Einen würdevollen Blick auf die Existenz Heimatloser richtete hingegen der ungarische Regisseur Kornél Mundruczó mit seiner Inszenierung von Hans Zenders „komponierter Interpretation“ von Schuberts „Winterreise“, indem er die Lieder eines rastlos Wandernden mit Videos aus einem ungarischen Flüchtlingslager ergänzte. Dem Schicksal politisch Verfolgter widmete sich auch die brasilianische Theatermacherin Christiane Jatahy in ihrer partizipativen Videoinstallation „The Walking Forest“, frei nach Shakespeares „Macbeth“, in der sie das Publikum am Ende moralinsauer und naiv zum Widerstand gegen heutige Tyrannen aufrief.

Zitate, Fahnen, Videos

Theatral ebenso unausgereift blieb auch „L’habitude“ von Jean Michel Bruyère und dem französischen Künstlerkollektiv LFKs. Eine politische Protestperformanceinstallation, die allerhand Zitate, rote Fahnen und Videos um Black-Panther-Aktivisten im New York der 60er und 70er Jahre versammelte und mit Konzerten der Elektronikformation M.O.V. und der Rockband The Fourth Is Bearded den Geist der Revolte beschwor.

Zelebrierte die Koreanerin Jisun Kim in ihrer banalen Performance „Deep Present“ über kapitalistisches Outsourcing mit vier Robotern die Selbstabschaffung des Theaters und seiner SpielerInnen durch künstliche Intelligenz, überzeugten leider auch die wenigen Schauspielproduktionen kaum.

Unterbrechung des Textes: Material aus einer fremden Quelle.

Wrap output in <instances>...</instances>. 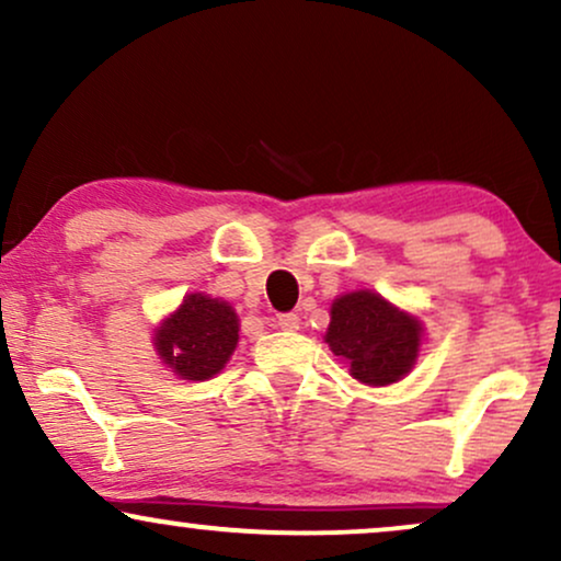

Denn mit Ersan Mondtags allzu oberflächlich geratener Version von Aischylos’ „Orestie“, in der er Götter und Menschen als Laborratten im Demokratie-Experiment zeigt, und mit Susanne Kennedys zynischer Theaterinstallation „Die Selbstmord-Schwestern“ standen nicht gerade die besten Inszenierungen dieser beiden Regie-Newcomer auf dem Programm. Allein Christoph Marthalers „Tiefer Schweb“, eine kritische Liedrevue zur Flüchtlingsfrage, und das sympathische Dokumentartheater „Stadium“ von Mohamed El Khatib über Fans des nordfranzösischen Fußballclubs RC Lens ließen die Erinnerung an einst qualitativ hochwertige Festwochenproduktionen aufkeimen.

Gastspiel aus dem Haus Dercon

Gerade in Zeiten fragil gewordener Demokratien und komplexer gesellschaftlicher Probleme erscheint es umso alarmierender, dass die Wiener Festwochen der Realität überwiegend mit unausgegorenen Petitessen begegneten, anstatt ästhetisch überzeugend neue Denk- und Wahrnehmungsräume zu eröffnen. Vielleicht ist es als Ironie des Schicksals aufzufassen, dass Zierhofer-Kins zweite Saison mit Boris Charmatz’ „10 000 gestes“ endete. Ein überfrachtetes Wimmelbild-Tanzstück, uraufgeführt zur Eröffnung der Berliner Volksbühne unter Chris Dercon, der sein sinkendes Schiff mittlerweile verlassen hat. Nun hat Wiens neue Kulturstadträtin, Veronica Kaup-Hasler, die Reißleine gezogen: Der Vertrag mit Intendant Tomas Zierhofer-Kin wird per Ende Juni aufgelöst. „Einvernehmlich“, wie es heißt.